The following sequence of figures illustrates the depth first search algorithm in action for a small graph. In these figures, the dotted lines indicate edges that are checked, but the node at the other end of the edge has already been added to the depth first tree. In the code this test is done by checking that the other node has been visited.

The search begins at vertex A of the graph (below). Since all of the
vertices are unvisited at the beginning of the search the algorithm
visits vertex A. The first step in visiting a vertex is to add it to the
`visited`

set, indicated here with a gray color, and the discovery time
is set to 1. Since vertex A has two adjacent vertices (B, D) each of
those need to be visited as well. We’ll make the arbitrary decision that
we will visit the adjacent vertices in alphabetical order.

Vertex B is visited next (see below), so its color is set to gray and its discovery time is set to 2. Vertex B is also adjacent to two other nodes (C, D) so we will follow the alphabetical order and visit node C next.

Visiting vertex C (see below) brings us to the end of one branch of the
tree. After adding the node to `visited`

and setting its discovery time
to 3, the algorithm also determines that there are no adjacent vertices
to C.

This means that we are done exploring node C and so we can color the vertex black, and set the finish time to 4. You can see the state of our search at this point below.
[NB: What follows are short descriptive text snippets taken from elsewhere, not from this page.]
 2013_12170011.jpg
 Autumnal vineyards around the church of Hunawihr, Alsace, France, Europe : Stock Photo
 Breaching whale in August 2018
Since vertex C was the end of one branch we now return to vertex B and continue exploring the nodes adjacent to B. The only additional vertex to explore from B is D, so we can now visit D (below) and continue our search from vertex D.
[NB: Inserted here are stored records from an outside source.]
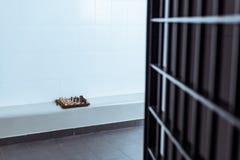cellule de prison vide avec l'échiquier photo stock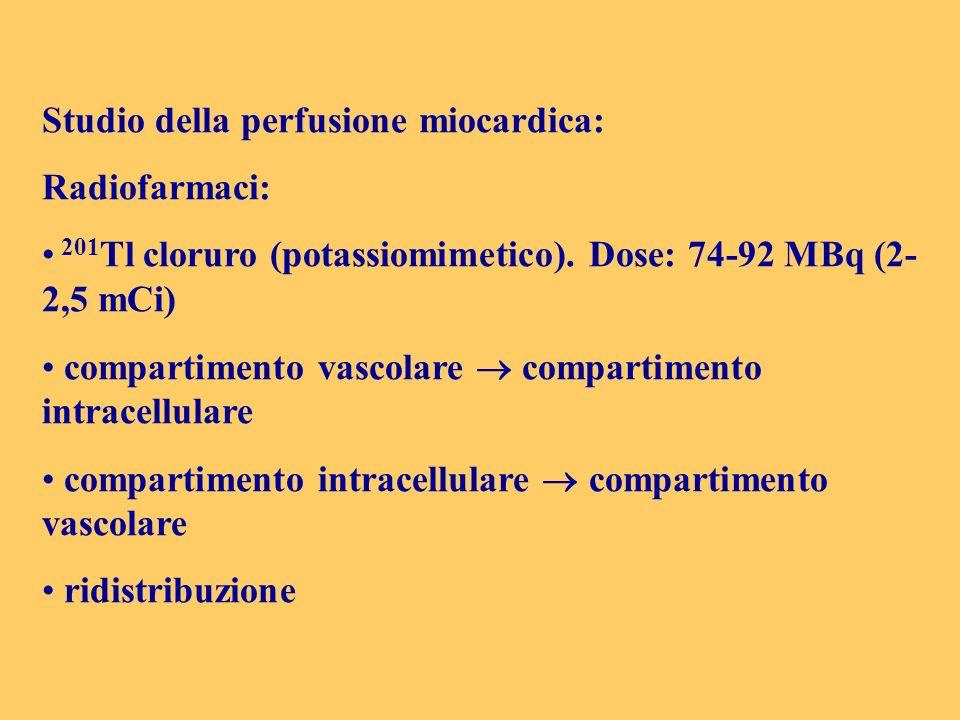 Studio della perfusione miocardica: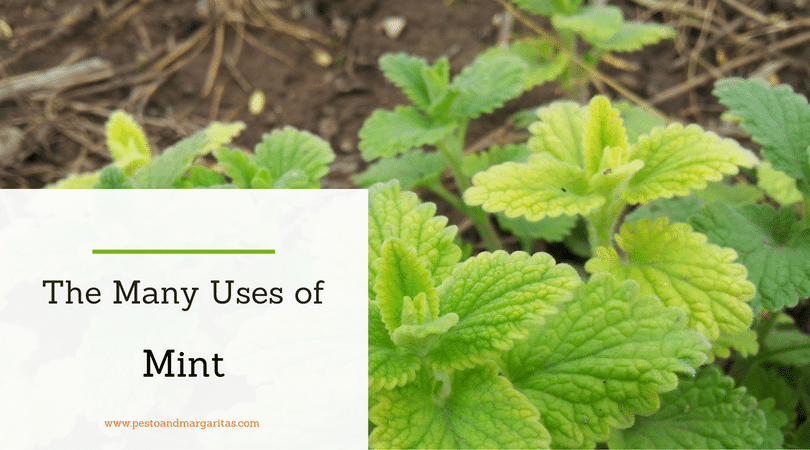 The Many Uses of Mint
Vertex D quickly leads us to vertex E:

Vertex E has two adjacent vertices, B and F. Normally we would explore these adjacent vertices alphabetically, but since B has already been visited the algorithm recognizes that it should not visit B since doing so would put the algorithm in a loop! So exploration continues with the next vertex in the list, namely F.

Vertex F has only one adjacent vertex, C, but since C has been visited there is nothing else to explore, and the algorithm has reached the end of another branch. From here on, you will see that the algorithm works its way back to the first node, setting finish times.

The starting and finishing times for each node display a property called
the **parenthesis property**. This property means that all the children
of a particular node in the depth first tree have a later discovery time
and an earlier finish time than their parent.